In this way missiology became the Christian theological discipline which interacted with many other sciences, such as anthropology, history, geography, communication theory, comparative religious studies, social studies, education, psychology, inter-religious relations, etc. The core of the new discipline remains the teaching of the Church: “Inherent in the discipline is the study of the nature of God, the created world, and the Church, as well as the interaction among these three.”
And at the same time the Christian teaching needs to draw evidences from various other sciences so that through the discipline of missiology the missionaries obtain better understanding on the many different ways of preaching and receiving the Gospel by the peoples of the world.
The wide scope of study of the discipline of missiology makes it difficult for missiologist to agree upon a unified definition on what missiology is. One approach is to reflect on what mission is and then define the ways in which mission is explained theologically: “Mission is the participation of the people of God in God’s action in the world. The theological and critical reflection about mission is called missiology”

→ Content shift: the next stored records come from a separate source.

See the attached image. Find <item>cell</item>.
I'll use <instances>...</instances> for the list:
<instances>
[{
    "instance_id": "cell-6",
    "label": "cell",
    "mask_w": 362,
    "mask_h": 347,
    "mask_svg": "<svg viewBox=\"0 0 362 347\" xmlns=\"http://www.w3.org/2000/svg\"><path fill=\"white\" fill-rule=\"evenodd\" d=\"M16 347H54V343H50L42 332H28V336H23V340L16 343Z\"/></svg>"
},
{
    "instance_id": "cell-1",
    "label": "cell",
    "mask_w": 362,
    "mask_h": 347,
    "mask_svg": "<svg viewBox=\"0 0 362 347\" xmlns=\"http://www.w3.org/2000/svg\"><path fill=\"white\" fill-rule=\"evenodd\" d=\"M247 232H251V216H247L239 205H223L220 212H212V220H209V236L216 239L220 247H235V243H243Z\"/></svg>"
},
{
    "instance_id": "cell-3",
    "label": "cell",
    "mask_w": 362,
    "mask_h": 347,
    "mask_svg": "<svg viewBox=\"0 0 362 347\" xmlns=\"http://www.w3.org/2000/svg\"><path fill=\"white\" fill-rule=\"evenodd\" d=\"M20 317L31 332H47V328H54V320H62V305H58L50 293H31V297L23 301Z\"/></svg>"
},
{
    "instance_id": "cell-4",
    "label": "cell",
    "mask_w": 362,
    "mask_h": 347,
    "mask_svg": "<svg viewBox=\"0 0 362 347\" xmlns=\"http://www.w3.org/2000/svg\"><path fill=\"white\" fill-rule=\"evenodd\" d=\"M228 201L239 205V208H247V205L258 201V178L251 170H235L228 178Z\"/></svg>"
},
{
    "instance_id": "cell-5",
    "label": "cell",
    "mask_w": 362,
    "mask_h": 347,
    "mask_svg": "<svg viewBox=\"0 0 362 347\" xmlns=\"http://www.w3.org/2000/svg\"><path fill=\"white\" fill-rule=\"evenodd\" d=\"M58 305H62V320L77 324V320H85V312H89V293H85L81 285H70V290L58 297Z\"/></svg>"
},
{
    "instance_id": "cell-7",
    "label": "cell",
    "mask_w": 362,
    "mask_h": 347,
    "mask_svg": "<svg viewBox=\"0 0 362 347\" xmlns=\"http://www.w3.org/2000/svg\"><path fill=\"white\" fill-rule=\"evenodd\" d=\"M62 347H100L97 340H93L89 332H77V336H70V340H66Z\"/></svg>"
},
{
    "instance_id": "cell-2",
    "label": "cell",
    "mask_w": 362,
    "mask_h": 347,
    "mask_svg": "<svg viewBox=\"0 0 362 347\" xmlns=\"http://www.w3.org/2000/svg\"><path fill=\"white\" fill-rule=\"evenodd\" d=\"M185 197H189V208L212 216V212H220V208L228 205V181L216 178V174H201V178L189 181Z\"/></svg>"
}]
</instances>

Johannes Verkuyl states, “Missiology’s task in every age is to investigate scientifically and critically the presuppositions, motives, structures, methods, patterns of cooperation and leadership which the churches bring to their mandate” Every mission needs a strategy which can be employed in specific environment, among specific cultural context. This adds to the definition of missiology a three-dimensional area of study: “Missiology is made up of three interdependent areas of study: theology, the social sciences, and strategy. Theology explains the foundations of mission, culture (the social sciences) elaborates on the arena of mission, and strategy explicitly points to the ways in which missions is implemented. Defining what is missiology continues even today and it will continue in the near future until a definition acceptable to all missiologists is coined.
Today missiology is taught at many Christian theological schools and its scope of study and relations with the other theological and social sciences differ to a great extent. It continues to be considered a Christian theological discipline and at the same time it is argued whether missiology is a strictly church discipline or academic one.
The close interaction between missiology, social sciences and culture made scholars to shape the discipline within the framework of history and sociology and remind about the “colonial past of missions” when Christians often attempted to use their political and economic power in evangelism. Many missiologists are now disavowing these methods and attempt to construct a new paradigm that does not employ such imperialistic approaches which lead to language and cultural imposition.
The issues of syncretism and context in mission have been well explained and missiology obtained the features of intercultural theology.